I'm a little confused how the first shellcode example works. I've run it through GDB and I have verified it is correct, but I'm not sure how it ends up working in the first place. Here is what the code looks like:
char shellcode[] =
"\xeb\x13\x59\x31\xc0\xb0\x04\x31\xdb\x43\x31\xd2\xb2\x0f\xcd\x80"
"\xb0\x01\x4b\xcd\x80\xe8\xe8\xff\xff\xff\x48\x65\x6c\x6c\x6f"
"\x20\x77\x6f\x72\x6c\x64\x0a\x0d";
int main()
{
int *ret;
ret = (int *)&ret + 2;
(*ret) = (int)shellcode;
return 0;
}
(I actually have replaced the shellcode which initially spawns a shell to one that prints "Hello world", but that shouldn't make much of a difference.)
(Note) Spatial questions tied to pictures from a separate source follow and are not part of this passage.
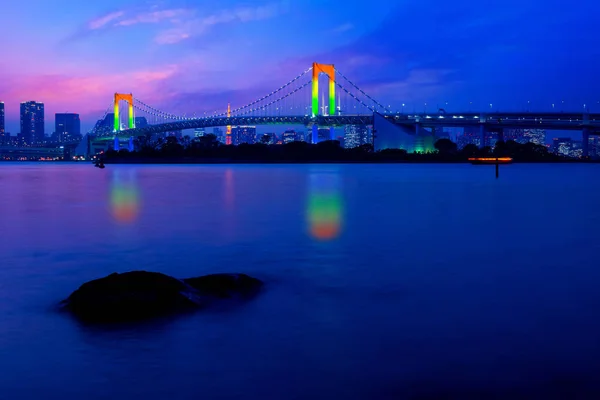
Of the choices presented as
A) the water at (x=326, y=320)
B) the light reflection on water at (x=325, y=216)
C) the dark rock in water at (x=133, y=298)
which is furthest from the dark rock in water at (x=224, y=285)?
the light reflection on water at (x=325, y=216)

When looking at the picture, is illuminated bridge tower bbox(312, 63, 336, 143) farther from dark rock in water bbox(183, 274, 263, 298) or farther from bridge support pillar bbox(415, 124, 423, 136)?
dark rock in water bbox(183, 274, 263, 298)

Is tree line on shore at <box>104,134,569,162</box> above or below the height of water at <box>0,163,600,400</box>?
above

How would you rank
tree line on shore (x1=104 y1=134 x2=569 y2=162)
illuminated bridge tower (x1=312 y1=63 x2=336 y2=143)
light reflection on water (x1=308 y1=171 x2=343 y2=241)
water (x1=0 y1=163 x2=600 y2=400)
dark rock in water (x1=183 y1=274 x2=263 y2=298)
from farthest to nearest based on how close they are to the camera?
1. tree line on shore (x1=104 y1=134 x2=569 y2=162)
2. illuminated bridge tower (x1=312 y1=63 x2=336 y2=143)
3. light reflection on water (x1=308 y1=171 x2=343 y2=241)
4. dark rock in water (x1=183 y1=274 x2=263 y2=298)
5. water (x1=0 y1=163 x2=600 y2=400)

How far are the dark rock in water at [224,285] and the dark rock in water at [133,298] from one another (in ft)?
0.44

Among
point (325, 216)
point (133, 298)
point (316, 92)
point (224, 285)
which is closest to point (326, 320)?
point (224, 285)

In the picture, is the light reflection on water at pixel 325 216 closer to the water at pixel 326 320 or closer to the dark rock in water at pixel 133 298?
the water at pixel 326 320

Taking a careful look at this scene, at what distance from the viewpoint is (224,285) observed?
A: 6.89 meters

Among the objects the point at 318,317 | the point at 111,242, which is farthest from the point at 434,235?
the point at 318,317

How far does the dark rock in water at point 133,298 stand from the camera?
5.77 m

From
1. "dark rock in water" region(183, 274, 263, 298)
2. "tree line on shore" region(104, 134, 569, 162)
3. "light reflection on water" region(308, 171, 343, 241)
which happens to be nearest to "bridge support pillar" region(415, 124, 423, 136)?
"tree line on shore" region(104, 134, 569, 162)

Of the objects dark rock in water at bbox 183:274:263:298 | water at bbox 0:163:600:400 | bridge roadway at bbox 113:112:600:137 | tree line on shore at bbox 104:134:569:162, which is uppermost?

How can ret work if its only an integer pointer, something that should only be 4 bytes long? The shellcode itself is roughly 40 bytes long! If anything, all ret should retreive is the first 4 bytes of the shellcode, not execute the whole thing!
Can someone please explain to me how this works?
It's compiler-dependent (and chip-dependent), but I think what is happening is that it is relying on the fact that at the location on the stack 2 int's up from where your automatic variables start is the return address you should jump back to when returning from the process. It's replacing that address with the address of the shellcode[] array, so when main() returns, it will execute the instructions there.